» Document section:
* * * * * * *
El_Che weekly: rakudo-pkg for 2023.04 released. Addition of newly released Fedora 38 and Ubuntu 2023.04 00:38
notable6 El_Che, Noted! (weekly)
Geth docker/2023.04: a25034533b | (Daniel Mita)++ | 5 files
Bump to 2023.04
12:57
docker: m-dango++ created pull request #54:
Bump to 2023.04
12:58
aru_ let's say I'm putting together a module which has a library part and a script that uses said library, library goes under lib/, script goes under bin/, but how do I make the load path to include whatever is in lib in the script? 13:03
lizmat if both are installed, you don't need to worry about it 13:07
if they aren't installed yet, use -I. instead of -Ilib
aru_ thank you 13:13
lizmat for example: if you haven't got zef installed, you'd get the zef repo, go to its directory, then do "raku -I. bin/zef install ." 13:14
note that you'd only need to specify -I. the zef script in bin knows where to find its modules then, and is able to install itself 13:15
afk&
falsifian Hot take: 'foo' ~ Empty should be Empty. Compare: 14:15
m: sub f{$^a eq '.'|'..'??Empty!!"rm $^a"};.say for map &f, <. .. foo.txt bar.jpg>;
camelia rm foo.txt
rm bar.jpg
falsifian m: sub f{$^a eq '.'|'..'??Empty!!"rm $^a"};say f($_) for <. .. foo.txt bar.jpg>;
camelia ()
()
rm foo.txt
rm bar.jpg
falsifian For the same reason, 'foo' ~ |<bar baz> should be |<foobar foobaz>. 14:16
In general, it would be nice if ( do_something f($_) for @x ) and ( do_something $_ for map &f, @x ) did the same thing. 14:17
Full disclosure: this did not come up in a real application. But the current behaviour seems kind of arbitrary in comparison.
* * * * * * *
» Data lines:
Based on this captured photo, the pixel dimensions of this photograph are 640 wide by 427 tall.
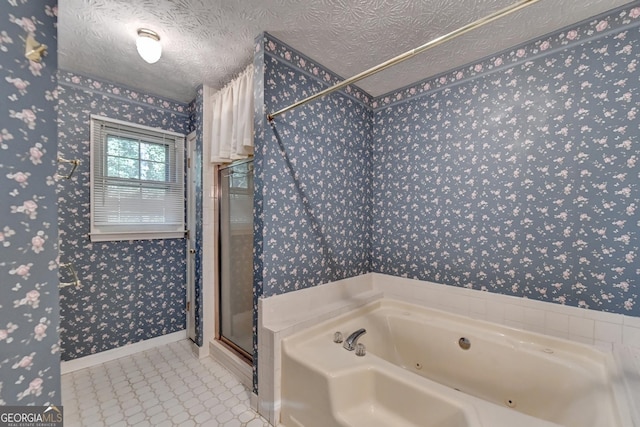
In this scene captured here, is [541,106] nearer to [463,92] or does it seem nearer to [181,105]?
[463,92]

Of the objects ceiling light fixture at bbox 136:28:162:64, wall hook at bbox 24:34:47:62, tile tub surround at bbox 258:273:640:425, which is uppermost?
ceiling light fixture at bbox 136:28:162:64

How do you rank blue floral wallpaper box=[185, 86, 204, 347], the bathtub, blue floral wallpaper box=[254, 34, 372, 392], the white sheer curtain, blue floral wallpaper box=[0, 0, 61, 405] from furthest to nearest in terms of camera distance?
1. blue floral wallpaper box=[185, 86, 204, 347]
2. the white sheer curtain
3. blue floral wallpaper box=[254, 34, 372, 392]
4. the bathtub
5. blue floral wallpaper box=[0, 0, 61, 405]

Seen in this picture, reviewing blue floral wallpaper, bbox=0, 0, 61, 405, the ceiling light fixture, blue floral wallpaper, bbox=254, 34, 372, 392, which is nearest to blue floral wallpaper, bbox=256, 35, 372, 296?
blue floral wallpaper, bbox=254, 34, 372, 392

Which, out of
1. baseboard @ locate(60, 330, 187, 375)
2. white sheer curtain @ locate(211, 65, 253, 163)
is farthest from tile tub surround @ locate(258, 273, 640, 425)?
baseboard @ locate(60, 330, 187, 375)

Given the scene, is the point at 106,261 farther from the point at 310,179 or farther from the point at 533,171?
the point at 533,171

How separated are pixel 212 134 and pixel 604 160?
9.09 feet

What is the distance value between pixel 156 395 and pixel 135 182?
1766 mm

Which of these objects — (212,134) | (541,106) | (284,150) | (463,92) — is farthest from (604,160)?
(212,134)

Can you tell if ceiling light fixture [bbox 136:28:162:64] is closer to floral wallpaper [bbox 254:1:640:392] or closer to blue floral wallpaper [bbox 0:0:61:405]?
floral wallpaper [bbox 254:1:640:392]

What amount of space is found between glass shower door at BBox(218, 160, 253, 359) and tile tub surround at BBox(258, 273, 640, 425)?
0.49 m

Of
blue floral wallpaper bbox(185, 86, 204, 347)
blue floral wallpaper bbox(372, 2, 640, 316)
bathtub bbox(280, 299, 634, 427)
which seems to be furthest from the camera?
blue floral wallpaper bbox(185, 86, 204, 347)

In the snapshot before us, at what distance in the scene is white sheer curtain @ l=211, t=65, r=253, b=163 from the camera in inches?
75.2

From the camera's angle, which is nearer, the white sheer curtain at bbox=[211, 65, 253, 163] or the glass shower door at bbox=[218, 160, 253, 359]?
the white sheer curtain at bbox=[211, 65, 253, 163]

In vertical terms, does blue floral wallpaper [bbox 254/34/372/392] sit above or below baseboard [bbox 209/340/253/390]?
above
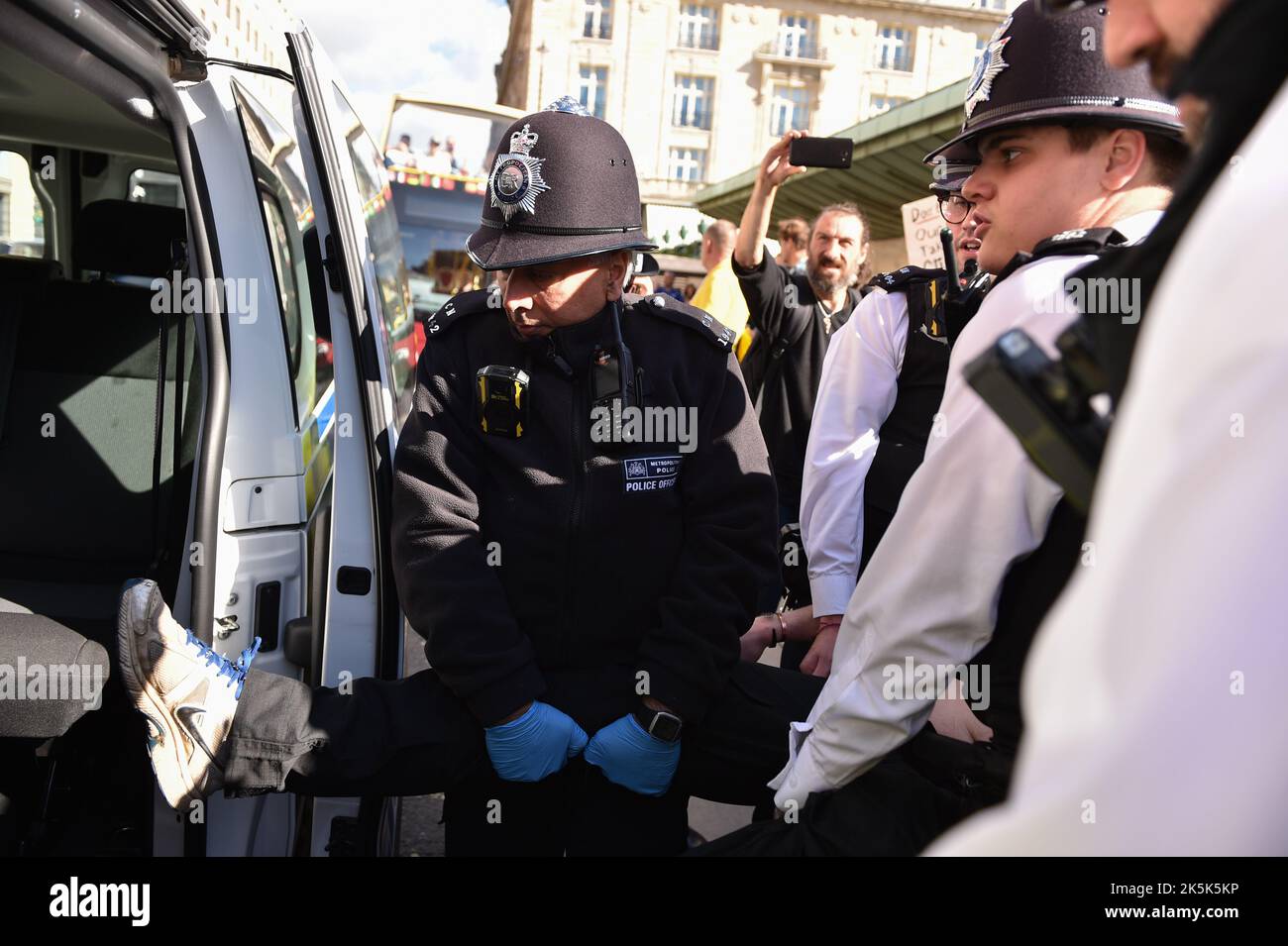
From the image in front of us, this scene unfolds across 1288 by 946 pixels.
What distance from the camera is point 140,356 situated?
313 cm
* * * * * * *
» What you have to do:
Decide whether each statement below agrees with the chat log above. Answer yes or no for each, and quote the words from the log that settle it.
1. For a library and script that are not yet installed, lizmat recommends using -Ilib.
2. falsifian states that the issue with 'foo' ~ Empty came up in a real application.
3. The 2023.04 release of rakudo-pkg adds Fedora 38.

» Task output:
1. No: "if they aren't installed yet, use -I. instead of -Ilib"
2. No: "Full disclosure: this did not come up in a real application."
3. Yes: "Addition of newly released Fedora 38 and Ubuntu 2023.04"